La famille du côté maternel avait quelques biens. C'était ce qu'on appellait une famille bourgeoise.
Mais la maman de Thérèse s'était laissée séduire par un beau parleur qui avait su tromper son monde et embobiner le papa ... celui-ci, après avoir refusé un bon parti parce que "pas assez bien à son goût" , avait donc donné la main de sa fille  ...  à un simple boulanger !
De plus le beau jeune homme n'était guère fiable. Trois fois il "mangea" ou plutôt "but" le fond de commerce, trois fois la belle famille le réinstalla. Puis les bourgeois se lassèrent, et la mère de Thérèse dut rester avec sa détresse financière et morale  ..et ses douze enfants !

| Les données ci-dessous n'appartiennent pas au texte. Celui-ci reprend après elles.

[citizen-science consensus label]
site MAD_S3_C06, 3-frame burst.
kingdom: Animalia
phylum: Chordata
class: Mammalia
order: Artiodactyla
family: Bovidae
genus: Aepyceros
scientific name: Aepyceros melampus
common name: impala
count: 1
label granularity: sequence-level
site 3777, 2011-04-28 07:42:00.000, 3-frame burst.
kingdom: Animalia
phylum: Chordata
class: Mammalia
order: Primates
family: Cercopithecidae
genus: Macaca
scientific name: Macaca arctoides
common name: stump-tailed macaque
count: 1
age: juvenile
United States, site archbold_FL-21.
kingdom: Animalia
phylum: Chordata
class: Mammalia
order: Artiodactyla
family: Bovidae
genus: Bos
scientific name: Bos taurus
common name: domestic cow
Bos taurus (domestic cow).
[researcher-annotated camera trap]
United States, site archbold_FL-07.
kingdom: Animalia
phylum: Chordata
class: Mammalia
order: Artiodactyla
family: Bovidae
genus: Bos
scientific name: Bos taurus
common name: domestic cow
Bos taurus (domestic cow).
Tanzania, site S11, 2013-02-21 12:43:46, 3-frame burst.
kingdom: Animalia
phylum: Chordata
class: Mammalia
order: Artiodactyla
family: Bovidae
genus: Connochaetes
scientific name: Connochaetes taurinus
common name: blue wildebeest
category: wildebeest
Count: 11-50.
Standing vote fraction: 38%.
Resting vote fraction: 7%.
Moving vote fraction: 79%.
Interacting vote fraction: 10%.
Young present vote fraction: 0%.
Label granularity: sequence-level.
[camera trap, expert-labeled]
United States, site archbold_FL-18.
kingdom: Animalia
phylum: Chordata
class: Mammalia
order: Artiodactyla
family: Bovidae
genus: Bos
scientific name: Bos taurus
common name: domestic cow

Pourtant, une année, un oncle de Thérèse prit en charge l'éducation de la petite jeune fille en l'inscrivant dans une institution pour jeunes filles.
Auparavant Thérèse, bien qu'encore enfant, travaillait dans l'usine avoisinante.

Jusqu'àlors Thérèse était une enfant bien portante mais maigre, comme l'étaient les enfants travaillant à l'usine, juste suffisamment nourris sans aucun excès de graisse.

Thérèse entra donc dans cette institution où l'on apprenait aux petites demoiselles de la société à lire, écrire, broder, chanter ... tous les savoirs indispensables à une jeune fille de bonne famille ,en vu d'un mariage en rapport avec leur condition et leur future responsabilité de maîtresse de maison sachant recevoir.

Mais pour Thérèse l'éducation fut tout autre !
Elle rejoignit la troupe des fillettes dont l'enseignement était en rapport avec leur statut social : aucunement question d'apprendre à lire et à écrire !!  A quoi leur servirait un tel savoir ?! si ce n'est qu'à comprendre l'injustice de leur condition ! .. on ne donnait pas aux gens les clefs de la révolte !!
Quel besoin avaient ces fillettes , hormis celui d'apprendre à servir ??

Et c'est ce qui fût fait.
Les petites demoiselles déposaient le soir leurs souliers devant la porte de leur chambre et Thérèse et ses pairs avaient pour travail de les ramasser pour les cirer.
Elles replaçaient ensuite les-dits souliers au pied des portes pour que ces petites demoiselles puissent le lendemain matin marcher dignement.
Thérèse appris à coudre, rapiécer, repasser, épousseter, cuisiner etc..etc...

Je ne sais combien le Tonton versait par mois pour ce bel apprentissage ?!!  Peut-être, après tout, était-ce un accord : gratuité contre bons et loyaux services ?!!

Thérèse cependant était très bien nourrie ! Bien plus que chez ses parents, bien entendu !!
Si bien que ses joues se remplirent et se congestionnèrent, son corsage se gonfla avantageusement ... Elle avait l'air ... disons...un peu bourgeoise !! Trop bien nourrie pour une fille du quartier ! Les regards et les sous-entendus commençaient à être gênant.

Alors Thérèse ne supporta pas !!
Et elle demanda à maman de bien vouloir la reprendre, la renvoyer à l'usine !!
Sa fierté ne pouvait s'accommoder de ce statut spécial, de cette trop bonne mine !
Elle repris sa vie d'avant, et se sentit de nouveau dans son élément ... comme un poisson dans l'eau.